Leave is allowed to care for a parent-in law. The California Family Rights Act (CFRA) requires employers with 5 or more employees to provide up to 12 weeks of unpaid family care and medical leave to employees who have worked for the employer for more than 12 months, and who have worked at least 1,250 hours in the year before leave begins. Assembly Bill (AB) 1033 corrects a drafting error by including leave to care for a parent-in-law as a reason for taking family care and medical leave.

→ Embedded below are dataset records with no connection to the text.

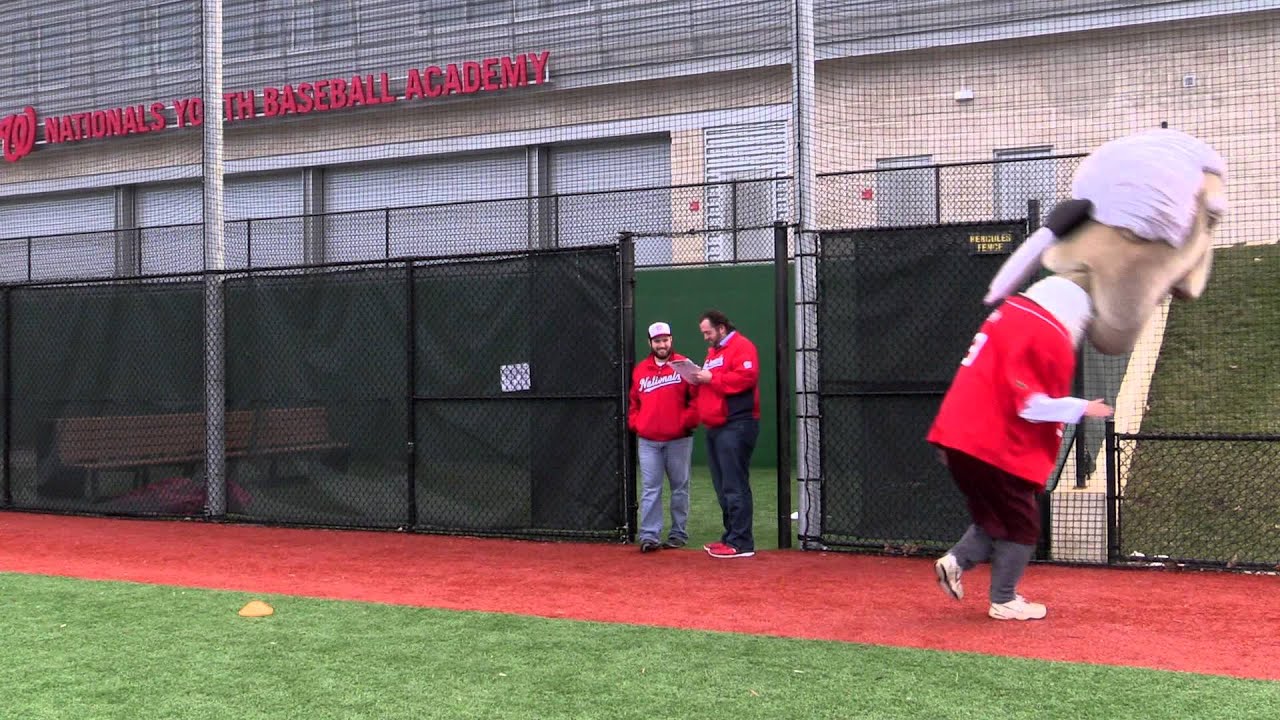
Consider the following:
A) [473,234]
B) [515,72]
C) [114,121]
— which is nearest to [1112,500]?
[473,234]

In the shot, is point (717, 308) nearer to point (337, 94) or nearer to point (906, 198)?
point (906, 198)

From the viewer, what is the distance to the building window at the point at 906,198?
1366 centimetres

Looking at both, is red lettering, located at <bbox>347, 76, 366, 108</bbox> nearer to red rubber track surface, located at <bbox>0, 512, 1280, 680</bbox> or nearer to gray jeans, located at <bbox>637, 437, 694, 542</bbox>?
red rubber track surface, located at <bbox>0, 512, 1280, 680</bbox>

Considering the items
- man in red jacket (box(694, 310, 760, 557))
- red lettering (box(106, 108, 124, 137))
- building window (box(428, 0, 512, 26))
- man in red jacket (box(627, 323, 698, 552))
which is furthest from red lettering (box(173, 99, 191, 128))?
man in red jacket (box(694, 310, 760, 557))

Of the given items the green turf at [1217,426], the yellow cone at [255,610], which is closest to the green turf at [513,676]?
the yellow cone at [255,610]

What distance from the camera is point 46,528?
33.1 ft

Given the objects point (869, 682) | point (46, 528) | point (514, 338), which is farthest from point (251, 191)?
point (869, 682)

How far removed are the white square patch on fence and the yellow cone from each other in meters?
3.03

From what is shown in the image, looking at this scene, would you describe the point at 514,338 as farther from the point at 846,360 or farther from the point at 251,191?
the point at 251,191

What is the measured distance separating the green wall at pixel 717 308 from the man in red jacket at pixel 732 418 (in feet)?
19.4

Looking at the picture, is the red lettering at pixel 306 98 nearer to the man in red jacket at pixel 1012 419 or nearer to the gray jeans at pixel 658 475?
the gray jeans at pixel 658 475

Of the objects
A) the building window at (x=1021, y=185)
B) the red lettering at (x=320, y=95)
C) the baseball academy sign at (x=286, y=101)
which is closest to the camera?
the building window at (x=1021, y=185)

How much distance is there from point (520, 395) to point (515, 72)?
10.4 meters

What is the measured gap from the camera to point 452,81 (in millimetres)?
18594
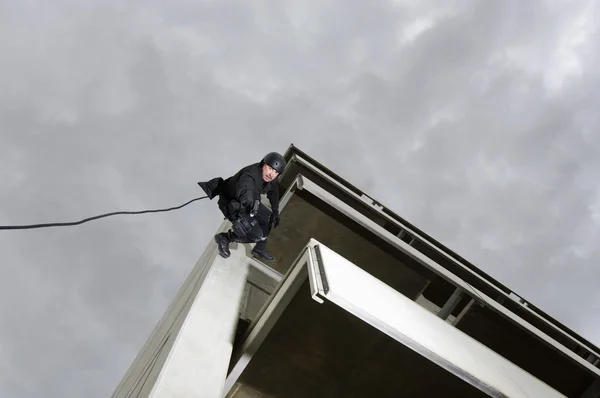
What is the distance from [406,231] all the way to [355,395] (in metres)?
3.17

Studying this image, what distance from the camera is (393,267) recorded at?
595 centimetres

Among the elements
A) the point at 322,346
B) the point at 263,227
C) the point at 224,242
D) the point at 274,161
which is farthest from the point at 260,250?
the point at 322,346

An opportunity to mediate CFRA disputes is required prior to the filing of a civil lawsuit. AB 1033 also revises the CFRA small employer mediation program. In order for an employee to file a lawsuit alleging a CFRA violation, the employee must first file a complaint with the Department of Fair Employment and Housing (DFEH). Sometimes, an employee will immediately request a “right to sue” letter allowing the employee to sue the employer in court. If the employee’s claim is against an employer with 5-19 employees, the employee is now required to notify the DFEH of the employee’s intent to sue the employer prior to filing suit. The DFEH will then notify the employer of its right to mediate the dispute using the DFEH mediation program. If the employer or the employee elect mediation within 30 days of receiving notice of the right to mediation, the employee cannot file a civil lawsuit until conclusion of the mediation.

CFRA designation notice. A requirement that is sometimes overlooked in leave administration is informing the employee, in writing, of the guarantee of employment in the same or a comparable position at the conclusion of CFRA leave. Government Code 12945.2 says that CFRA leave will not be considered granted unless this guarantee is provided.